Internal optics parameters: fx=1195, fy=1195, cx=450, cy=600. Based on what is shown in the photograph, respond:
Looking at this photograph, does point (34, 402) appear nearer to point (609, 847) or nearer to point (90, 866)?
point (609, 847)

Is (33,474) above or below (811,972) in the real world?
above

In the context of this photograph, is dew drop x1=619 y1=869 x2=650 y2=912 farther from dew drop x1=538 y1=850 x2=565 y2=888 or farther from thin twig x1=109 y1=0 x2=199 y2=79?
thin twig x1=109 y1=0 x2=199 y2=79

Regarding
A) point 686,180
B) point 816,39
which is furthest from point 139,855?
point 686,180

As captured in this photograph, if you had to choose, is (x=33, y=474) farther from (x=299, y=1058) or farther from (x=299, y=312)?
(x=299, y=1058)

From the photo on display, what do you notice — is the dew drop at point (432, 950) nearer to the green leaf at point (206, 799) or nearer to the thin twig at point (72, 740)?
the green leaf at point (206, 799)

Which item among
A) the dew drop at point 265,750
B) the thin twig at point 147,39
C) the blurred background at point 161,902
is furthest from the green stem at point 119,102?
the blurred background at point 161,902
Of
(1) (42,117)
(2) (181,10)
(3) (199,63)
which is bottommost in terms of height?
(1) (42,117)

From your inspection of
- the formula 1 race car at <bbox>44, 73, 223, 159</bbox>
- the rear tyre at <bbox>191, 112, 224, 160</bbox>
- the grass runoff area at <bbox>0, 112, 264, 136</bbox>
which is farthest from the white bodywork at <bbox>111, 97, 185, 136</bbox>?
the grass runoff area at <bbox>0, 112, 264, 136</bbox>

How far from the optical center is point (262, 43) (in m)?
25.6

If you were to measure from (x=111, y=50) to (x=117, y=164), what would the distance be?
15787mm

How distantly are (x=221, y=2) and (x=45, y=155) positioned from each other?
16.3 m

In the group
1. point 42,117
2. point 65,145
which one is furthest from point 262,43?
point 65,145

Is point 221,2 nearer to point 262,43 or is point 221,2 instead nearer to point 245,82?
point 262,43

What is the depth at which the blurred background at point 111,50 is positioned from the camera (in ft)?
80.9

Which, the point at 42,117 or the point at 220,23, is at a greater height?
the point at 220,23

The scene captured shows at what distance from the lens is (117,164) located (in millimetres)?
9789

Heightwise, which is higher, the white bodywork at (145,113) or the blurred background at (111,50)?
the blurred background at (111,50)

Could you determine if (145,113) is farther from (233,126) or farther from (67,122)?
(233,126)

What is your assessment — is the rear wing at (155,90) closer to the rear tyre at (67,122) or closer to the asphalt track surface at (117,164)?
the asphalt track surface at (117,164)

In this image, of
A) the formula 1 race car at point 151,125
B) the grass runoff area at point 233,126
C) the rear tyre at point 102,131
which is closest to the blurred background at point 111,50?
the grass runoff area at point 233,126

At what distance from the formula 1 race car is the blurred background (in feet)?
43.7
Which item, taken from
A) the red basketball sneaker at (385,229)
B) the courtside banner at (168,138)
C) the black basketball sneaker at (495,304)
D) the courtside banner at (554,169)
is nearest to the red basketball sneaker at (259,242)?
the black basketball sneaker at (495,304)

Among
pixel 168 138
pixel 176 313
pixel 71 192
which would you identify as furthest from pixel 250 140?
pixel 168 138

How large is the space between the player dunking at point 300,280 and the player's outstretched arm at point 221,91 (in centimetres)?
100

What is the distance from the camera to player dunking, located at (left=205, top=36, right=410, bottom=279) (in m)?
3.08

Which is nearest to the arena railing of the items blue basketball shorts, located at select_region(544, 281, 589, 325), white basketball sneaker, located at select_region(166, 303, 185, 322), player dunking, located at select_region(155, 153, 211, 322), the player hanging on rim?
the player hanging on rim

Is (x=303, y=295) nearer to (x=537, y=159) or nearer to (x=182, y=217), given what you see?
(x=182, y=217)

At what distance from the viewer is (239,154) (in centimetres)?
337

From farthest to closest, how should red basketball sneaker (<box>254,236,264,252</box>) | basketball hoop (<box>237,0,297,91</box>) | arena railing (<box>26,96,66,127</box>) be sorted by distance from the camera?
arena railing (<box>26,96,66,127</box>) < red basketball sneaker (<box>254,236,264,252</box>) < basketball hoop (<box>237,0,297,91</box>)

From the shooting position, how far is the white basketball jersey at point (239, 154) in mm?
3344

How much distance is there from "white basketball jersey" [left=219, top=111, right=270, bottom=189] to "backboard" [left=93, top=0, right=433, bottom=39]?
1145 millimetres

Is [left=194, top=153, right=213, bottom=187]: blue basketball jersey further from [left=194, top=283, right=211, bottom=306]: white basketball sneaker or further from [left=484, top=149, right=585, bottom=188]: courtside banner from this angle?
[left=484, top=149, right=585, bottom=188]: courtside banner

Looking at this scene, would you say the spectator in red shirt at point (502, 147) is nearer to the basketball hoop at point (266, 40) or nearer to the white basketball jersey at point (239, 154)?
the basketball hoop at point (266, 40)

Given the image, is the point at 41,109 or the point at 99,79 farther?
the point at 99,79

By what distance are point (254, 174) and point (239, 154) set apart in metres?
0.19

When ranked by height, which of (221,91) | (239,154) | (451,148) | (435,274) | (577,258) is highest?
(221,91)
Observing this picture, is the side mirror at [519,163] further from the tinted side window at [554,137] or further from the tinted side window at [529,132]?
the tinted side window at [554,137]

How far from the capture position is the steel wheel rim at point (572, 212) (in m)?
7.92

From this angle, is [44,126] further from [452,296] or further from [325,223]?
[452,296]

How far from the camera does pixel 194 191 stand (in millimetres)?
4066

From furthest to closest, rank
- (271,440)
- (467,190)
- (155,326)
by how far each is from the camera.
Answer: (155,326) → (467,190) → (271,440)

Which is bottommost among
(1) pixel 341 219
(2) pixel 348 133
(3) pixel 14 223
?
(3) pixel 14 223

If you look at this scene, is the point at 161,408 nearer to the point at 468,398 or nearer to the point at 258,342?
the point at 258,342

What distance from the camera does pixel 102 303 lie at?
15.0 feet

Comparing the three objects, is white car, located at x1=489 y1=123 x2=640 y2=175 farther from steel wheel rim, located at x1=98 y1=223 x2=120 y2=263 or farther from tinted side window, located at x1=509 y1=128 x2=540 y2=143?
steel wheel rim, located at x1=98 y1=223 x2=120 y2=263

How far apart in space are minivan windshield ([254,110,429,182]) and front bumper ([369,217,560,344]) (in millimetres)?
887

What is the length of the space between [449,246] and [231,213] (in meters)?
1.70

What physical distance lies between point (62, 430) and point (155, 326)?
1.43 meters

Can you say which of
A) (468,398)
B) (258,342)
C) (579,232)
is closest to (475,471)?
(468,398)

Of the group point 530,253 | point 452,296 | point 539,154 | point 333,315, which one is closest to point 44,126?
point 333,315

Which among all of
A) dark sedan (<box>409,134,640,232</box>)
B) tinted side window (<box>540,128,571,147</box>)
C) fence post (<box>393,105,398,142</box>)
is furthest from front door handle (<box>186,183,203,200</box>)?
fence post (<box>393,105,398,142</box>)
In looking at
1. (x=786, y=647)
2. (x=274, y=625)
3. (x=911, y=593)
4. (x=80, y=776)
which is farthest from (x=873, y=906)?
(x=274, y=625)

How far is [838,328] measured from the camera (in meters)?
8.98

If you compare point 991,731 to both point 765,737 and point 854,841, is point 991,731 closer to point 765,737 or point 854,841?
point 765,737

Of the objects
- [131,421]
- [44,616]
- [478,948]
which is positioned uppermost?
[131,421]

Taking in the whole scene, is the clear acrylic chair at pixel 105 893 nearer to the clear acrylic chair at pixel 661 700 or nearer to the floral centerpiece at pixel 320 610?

**Task requirements:**
Put the material above, from the line containing "If you compare" to the end, into a JSON list of strings, one string per line, with blank lines left out.

**Task answer:**
[
  "If you compare point 991,731 to both point 765,737 and point 854,841, is point 991,731 closer to point 765,737 or point 854,841?",
  "point 765,737",
  "Of the objects",
  "- [131,421]",
  "- [44,616]",
  "- [478,948]",
  "which is positioned uppermost?",
  "[131,421]",
  "Taking in the whole scene, is the clear acrylic chair at pixel 105 893 nearer to the clear acrylic chair at pixel 661 700 or nearer to the floral centerpiece at pixel 320 610?"
]